(Prompt)
Pull out every line of the items below that contains the string "camera", and list each one as it appears.

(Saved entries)
=====
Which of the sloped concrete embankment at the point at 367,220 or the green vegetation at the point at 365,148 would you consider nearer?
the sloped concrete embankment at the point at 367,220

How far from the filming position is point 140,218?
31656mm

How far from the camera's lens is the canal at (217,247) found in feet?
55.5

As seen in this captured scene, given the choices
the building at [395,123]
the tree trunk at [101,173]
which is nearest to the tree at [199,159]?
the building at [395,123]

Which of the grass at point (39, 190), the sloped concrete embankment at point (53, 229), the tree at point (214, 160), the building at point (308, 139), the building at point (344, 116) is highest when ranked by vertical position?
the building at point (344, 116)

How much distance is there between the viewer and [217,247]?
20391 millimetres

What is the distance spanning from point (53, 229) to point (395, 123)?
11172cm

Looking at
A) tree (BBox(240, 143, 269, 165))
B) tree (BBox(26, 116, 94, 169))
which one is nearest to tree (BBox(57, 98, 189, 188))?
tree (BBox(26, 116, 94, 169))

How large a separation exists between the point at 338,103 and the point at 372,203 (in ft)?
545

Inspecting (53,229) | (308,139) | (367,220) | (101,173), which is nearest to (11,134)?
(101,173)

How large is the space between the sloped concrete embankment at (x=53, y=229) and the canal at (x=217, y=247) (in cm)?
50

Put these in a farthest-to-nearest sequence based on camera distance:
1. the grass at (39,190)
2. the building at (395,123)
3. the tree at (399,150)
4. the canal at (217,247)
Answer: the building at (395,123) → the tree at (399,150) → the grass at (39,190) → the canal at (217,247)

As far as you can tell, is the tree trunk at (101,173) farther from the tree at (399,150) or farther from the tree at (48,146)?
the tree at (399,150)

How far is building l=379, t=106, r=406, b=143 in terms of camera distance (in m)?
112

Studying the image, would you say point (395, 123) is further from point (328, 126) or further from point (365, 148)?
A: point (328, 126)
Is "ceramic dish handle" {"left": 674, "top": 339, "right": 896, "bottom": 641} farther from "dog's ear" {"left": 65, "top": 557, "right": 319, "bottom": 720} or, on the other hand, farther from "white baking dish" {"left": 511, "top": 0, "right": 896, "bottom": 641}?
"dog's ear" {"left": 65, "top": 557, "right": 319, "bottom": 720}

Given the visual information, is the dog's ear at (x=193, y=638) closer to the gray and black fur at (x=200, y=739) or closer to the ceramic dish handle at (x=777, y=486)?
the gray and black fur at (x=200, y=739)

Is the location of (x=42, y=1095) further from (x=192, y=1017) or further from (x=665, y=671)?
=====
(Task output)
How far from the camera's lens is the canal at (217,247) found in feet?
Put these in a farthest-to-nearest sequence based on camera distance:
How far is building l=379, t=106, r=406, b=143 in terms of camera distance (in m)?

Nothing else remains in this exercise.